Task to carry out
List every line of the material below that contains the word "scene".

══ Information provided

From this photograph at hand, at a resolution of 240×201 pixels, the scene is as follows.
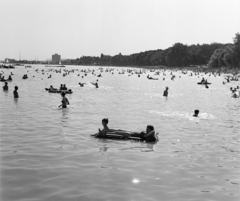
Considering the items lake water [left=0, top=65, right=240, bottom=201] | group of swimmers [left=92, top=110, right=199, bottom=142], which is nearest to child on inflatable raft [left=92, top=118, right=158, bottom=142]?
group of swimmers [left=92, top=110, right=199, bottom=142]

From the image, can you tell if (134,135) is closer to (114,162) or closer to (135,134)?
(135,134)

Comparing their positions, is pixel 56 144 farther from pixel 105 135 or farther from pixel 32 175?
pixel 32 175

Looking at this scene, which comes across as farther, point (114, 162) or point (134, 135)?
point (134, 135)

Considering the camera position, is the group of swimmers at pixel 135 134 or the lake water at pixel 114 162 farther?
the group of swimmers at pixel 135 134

════
══ Information provided

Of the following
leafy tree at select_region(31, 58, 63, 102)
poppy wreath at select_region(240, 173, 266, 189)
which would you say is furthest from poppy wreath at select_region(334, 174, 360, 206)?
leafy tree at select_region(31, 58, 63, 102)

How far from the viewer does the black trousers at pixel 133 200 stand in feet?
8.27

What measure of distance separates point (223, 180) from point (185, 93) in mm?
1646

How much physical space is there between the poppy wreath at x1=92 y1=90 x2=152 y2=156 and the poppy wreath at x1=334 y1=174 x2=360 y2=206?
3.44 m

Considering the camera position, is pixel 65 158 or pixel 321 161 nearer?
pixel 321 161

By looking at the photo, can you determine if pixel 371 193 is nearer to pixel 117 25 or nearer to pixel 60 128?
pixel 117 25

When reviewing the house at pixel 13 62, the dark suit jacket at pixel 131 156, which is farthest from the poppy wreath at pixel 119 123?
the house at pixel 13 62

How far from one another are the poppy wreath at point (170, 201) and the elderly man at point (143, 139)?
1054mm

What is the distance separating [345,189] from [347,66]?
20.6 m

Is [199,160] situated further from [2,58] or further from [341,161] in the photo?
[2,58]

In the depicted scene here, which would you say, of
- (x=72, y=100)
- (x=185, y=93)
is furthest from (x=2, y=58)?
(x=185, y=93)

════

Task answer
From this photograph at hand, at a resolution of 240×201 pixels, the scene is as follows.
Looking at this scene, which comes across as farther, point (114, 162) or point (134, 135)?
In the depicted scene here, which would you say, of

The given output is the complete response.